Another approach trying to develop losses which does not require neither tedious negative sampling procedures, nor vague architecture tricks. This one falls in line with the Barlow Twins approach presented by the same FAIR lab earlier.

Method

Proposed loss explanation

Proposed loss explanation

The method itself is mostly about losses. Architecture is standard for constrastive learning — siamese network $f_\theta$ processing in different heads set different views $X,X'$ of the same images batch $I \sim D$. Where different views are obtained with different random augmentations $t,t' \sim T$. Projector network $f_\phi$ is relatively simple head, which will be removed after pre-training. Since for the loss it's mostly important to speak about results of projection network, I will only use notation $Z = f_{\theta,\phi}(X);Z' = f_{\theta,\phi}(X')$.

Now to the variance-invariance-covariance losses:

  1. Variance — enforces standard deviation of the predicted embeddings along each axis to be not less than threshold value $\gamma$: $v(Z) = \frac{1}{d} \sum \limits^{d}{j=1} max(0, \gamma - \sqrt{Var(Z{*,j}) + \epsilon})$. Authors point, that this is important to use standard deviation instead of the variance itself. While variance has quadratic dependence on the average distance between the samples. And therefore fails to provide gradients in the most important cases close to collapsing.
  2. Invariance — is classical contrast learning loss, although without reliance on the negative samples. It only requires embeddings of different views of the same image to be as close as possible. $s(Z,Z') = \frac{1}{n} \sum \limits_i \Vert Z_i - Z_i' \Vert_2^2$.
  3. Covariance — is redundancy reduction loss inspired by Barlow Twins method. It decreases encoded information redundancy by decorrelating different dimensions of learned representation. If we define covariance matrix as $C(Z) = \frac{1}{n-1} \sum \limits_i (Z_i - \bar Z)(Z_i - \bar Z)^T$ we can then define loss which just push covariance between different dimensions towards zero: $c(Z) = \frac{1}{d} \sum \limits_{i \neq j} C(Z)^2_{i,j}$.

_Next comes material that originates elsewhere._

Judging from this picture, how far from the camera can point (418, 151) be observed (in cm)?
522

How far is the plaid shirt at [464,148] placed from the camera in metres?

General loss per batch is the written as $\mathcal{L} = \lambda s(Z, Z') + \mu (v(Z) + v(Z')) + \nu (c(Z) + c(Z'))$. Besides rather large distinction between proposed hyper-parameters $\{\nu=1; \lambda = \mu = 25 \}$ traing hereby is straight-forward.

Results

Authors pretrained their network on the ImageNet ILSVRC-2012 and validated their method on different supervised datasets. Providing evidence that their method is somewhat on par with SoTA methods, without requirement for tricky training procedures.

Linear evaluation on ImageNet classification

Linear evaluation on ImageNet classification

Results on different datasets: linear evaluation for classification and fine-tuning for detection.

Results on different datasets: linear evaluation for classification and fine-tuning for detection.

In the ablation study authors show that their method does not require normalisation. Which was usual part of the self-supervised pre-trainings in variety of methods before.